Each record must be retyped in full. No character may differ.

● Supplied data:

####################

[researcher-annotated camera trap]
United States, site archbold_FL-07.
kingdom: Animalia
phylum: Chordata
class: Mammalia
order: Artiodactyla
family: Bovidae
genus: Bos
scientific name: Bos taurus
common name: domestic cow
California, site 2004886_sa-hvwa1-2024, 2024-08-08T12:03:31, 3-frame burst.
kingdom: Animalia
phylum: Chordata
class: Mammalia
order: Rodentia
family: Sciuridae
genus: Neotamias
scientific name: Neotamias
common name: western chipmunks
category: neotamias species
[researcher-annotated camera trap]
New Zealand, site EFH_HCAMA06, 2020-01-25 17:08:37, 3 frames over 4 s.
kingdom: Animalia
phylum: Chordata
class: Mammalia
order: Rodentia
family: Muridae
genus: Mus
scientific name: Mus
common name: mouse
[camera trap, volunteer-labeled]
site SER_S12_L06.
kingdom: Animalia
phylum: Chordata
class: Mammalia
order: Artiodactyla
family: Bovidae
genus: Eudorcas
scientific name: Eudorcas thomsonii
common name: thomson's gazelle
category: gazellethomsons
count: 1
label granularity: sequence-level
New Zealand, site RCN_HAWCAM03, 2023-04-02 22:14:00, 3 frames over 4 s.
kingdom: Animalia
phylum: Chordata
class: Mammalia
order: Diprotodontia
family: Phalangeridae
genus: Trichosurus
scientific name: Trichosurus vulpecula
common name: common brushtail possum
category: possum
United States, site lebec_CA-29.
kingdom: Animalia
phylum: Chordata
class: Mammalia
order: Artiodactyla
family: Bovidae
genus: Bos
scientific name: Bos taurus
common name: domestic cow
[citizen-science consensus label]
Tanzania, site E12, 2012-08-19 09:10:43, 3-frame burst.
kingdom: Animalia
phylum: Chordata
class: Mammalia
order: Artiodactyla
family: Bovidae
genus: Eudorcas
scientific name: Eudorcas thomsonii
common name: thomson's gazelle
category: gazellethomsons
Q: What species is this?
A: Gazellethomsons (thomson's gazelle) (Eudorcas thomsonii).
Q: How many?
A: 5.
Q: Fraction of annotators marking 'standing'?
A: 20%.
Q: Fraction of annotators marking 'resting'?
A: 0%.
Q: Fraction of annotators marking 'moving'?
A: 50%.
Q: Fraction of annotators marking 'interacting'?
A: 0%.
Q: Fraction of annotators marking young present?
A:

####################

● Task solution:
[researcher-annotated camera trap]
United States, site archbold_FL-07.
kingdom: Animalia
phylum: Chordata
class: Mammalia
order: Artiodactyla
family: Bovidae
genus: Bos
scientific name: Bos taurus
common name: domestic cow
California, site 2004886_sa-hvwa1-2024, 2024-08-08T12:03:31, 3-frame burst.
kingdom: Animalia
phylum: Chordata
class: Mammalia
order: Rodentia
family: Sciuridae
genus: Neotamias
scientific name: Neotamias
common name: western chipmunks
category: neotamias species
[researcher-annotated camera trap]
New Zealand, site EFH_HCAMA06, 2020-01-25 17:08:37, 3 frames over 4 s.
kingdom: Animalia
phylum: Chordata
class: Mammalia
order: Rodentia
family: Muridae
genus: Mus
scientific name: Mus
common name: mouse
[camera trap, volunteer-labeled]
site SER_S12_L06.
kingdom: Animalia
phylum: Chordata
class: Mammalia
order: Artiodactyla
family: Bovidae
genus: Eudorcas
scientific name: Eudorcas thomsonii
common name: thomson's gazelle
category: gazellethomsons
count: 1
label granularity: sequence-level
New Zealand, site RCN_HAWCAM03, 2023-04-02 22:14:00, 3 frames over 4 s.
kingdom: Animalia
phylum: Chordata
class: Mammalia
order: Diprotodontia
family: Phalangeridae
genus: Trichosurus
scientific name: Trichosurus vulpecula
common name: common brushtail possum
category: possum
United States, site lebec_CA-29.
kingdom: Animalia
phylum: Chordata
class: Mammalia
order: Artiodactyla
family: Bovidae
genus: Bos
scientific name: Bos taurus
common name: domestic cow
[citizen-science consensus label]
Tanzania, site E12, 2012-08-19 09:10:43, 3-frame burst.
kingdom: Animalia
phylum: Chordata
class: Mammalia
order: Artiodactyla
family: Bovidae
genus: Eudorcas
scientific name: Eudorcas thomsonii
common name: thomson's gazelle
category: gazellethomsons
Q: What species is this?
A: Gazellethomsons (thomson's gazelle) (Eudorcas thomsonii).
Q: How many?
A: 5.
Q: Fraction of annotators marking 'standing'?
A: 20%.
Q: Fraction of annotators marking 'resting'?
A: 0%.
Q: Fraction of annotators marking 'moving'?
A: 50%.
Q: Fraction of annotators marking 'interacting'?
A: 0%.
Q: Fraction of annotators marking young present?
A:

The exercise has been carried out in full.